Mit den Themen rund um die Rheinbahn, sei es, dass Busse ausfallen oder gar nicht erst erscheinen bis hin zur Sensibilisierung der Busfahrer im Hinblick auf den Umgang mit älteren Menschen und Behinderten wird sich die Bezirksvertretung bei den üblichen Treffen zwischen Politik und Rheinbahn erneut befassen. Gerade beim Thema Umgang des Rheinbahnpersonals mit den Bürgern meint Bezirksbürgermeister van Leyen: „Es gibt immer schwarze Schafe, obwohl sie unablässig geschult werden.“ Ein weiteres Element im Fragenkatalog war das Wohnen, das ebenfalls viele Bürger beschäftigte.
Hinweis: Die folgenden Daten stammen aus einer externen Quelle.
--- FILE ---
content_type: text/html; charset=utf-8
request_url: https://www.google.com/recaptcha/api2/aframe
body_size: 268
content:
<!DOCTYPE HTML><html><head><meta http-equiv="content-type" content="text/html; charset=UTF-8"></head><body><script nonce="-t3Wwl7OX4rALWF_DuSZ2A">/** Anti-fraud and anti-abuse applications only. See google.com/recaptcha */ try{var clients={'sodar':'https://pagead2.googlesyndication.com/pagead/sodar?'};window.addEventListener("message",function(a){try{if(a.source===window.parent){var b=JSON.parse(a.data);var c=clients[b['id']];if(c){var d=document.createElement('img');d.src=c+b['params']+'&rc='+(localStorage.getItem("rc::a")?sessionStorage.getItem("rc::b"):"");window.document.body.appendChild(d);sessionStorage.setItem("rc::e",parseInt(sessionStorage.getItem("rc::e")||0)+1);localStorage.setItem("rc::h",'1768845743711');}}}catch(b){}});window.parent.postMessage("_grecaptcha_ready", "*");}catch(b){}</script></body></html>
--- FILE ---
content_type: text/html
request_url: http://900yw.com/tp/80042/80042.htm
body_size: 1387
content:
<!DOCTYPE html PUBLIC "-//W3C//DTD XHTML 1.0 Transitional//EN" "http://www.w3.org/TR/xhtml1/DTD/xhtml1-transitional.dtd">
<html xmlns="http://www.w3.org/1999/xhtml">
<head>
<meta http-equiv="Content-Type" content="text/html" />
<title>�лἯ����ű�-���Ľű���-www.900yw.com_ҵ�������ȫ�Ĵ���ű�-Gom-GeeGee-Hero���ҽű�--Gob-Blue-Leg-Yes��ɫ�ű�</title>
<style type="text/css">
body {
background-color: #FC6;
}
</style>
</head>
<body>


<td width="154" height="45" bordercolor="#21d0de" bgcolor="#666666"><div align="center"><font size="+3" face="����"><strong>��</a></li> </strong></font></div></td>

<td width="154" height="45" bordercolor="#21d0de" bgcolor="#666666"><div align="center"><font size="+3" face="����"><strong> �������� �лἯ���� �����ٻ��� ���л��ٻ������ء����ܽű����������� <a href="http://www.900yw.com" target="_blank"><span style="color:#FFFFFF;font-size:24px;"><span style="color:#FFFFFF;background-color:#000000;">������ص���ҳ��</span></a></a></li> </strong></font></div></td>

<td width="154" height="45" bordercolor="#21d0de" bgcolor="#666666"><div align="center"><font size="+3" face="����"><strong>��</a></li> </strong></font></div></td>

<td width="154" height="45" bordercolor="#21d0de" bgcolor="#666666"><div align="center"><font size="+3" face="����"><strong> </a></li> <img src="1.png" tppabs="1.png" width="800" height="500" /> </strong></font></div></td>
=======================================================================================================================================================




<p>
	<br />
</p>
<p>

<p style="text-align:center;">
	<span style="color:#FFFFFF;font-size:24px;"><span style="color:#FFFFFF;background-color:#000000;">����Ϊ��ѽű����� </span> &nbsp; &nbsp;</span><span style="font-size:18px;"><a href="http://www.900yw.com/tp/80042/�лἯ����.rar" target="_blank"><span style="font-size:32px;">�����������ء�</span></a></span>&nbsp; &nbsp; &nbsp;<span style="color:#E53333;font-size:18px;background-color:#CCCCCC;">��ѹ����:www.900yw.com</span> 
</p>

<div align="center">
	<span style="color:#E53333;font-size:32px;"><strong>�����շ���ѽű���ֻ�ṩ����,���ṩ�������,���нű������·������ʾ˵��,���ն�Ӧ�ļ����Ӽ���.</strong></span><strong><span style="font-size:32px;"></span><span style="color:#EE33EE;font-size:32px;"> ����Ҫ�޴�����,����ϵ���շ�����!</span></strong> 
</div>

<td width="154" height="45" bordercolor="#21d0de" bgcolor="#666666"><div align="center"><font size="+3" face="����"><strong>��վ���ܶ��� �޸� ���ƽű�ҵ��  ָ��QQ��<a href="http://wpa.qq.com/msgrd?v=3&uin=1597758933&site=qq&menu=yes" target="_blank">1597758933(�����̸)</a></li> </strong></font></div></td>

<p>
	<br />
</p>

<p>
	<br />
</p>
So soll angesichts der Unternehmensschließungen Am Kleinforst die frei gewordene Fläche arrondiert werden, fordert ein Bürger die Politiker auf. Weitere Fragen, wie etwa zur Wellnessoase Elbsee – hier scheint der erste Spatenstich anzustehen -, die Schaffung eines Kulturzentrums in Unterbach – Jugendtreff könnte auch in der freien Zeit als Kulturraum genutzt werden oder der Leerstand besonders auf der Gumbert Straße zu dem der Vorsitzende der Werbegemeinschaft Eller, Jürgen Hagendorn meint, dass dieser ermittelt werden sollte, um der Werbegemeinschaft die Möglichkeit zu schaffen, mit den Hausbesitzern zu reden damit dem schnell abgeholfen werden kann. „Es ist für uns überlebenswichtig, die Kunden mit einem vielseitigen Angebot in Eller zu halten“, meint er. Ob Stolperfallen auf der Vennhauser Allee oder die Erhaltung von Jugendstilhäusern, die Politiker der Bezirksvertretung versprachen den Dingen nachzugehen. Fordern jedoch die Bürger auf, selbst aktiv zu werden, um so an der Gestaltung der Stadtteile persönlich mitzuwirken.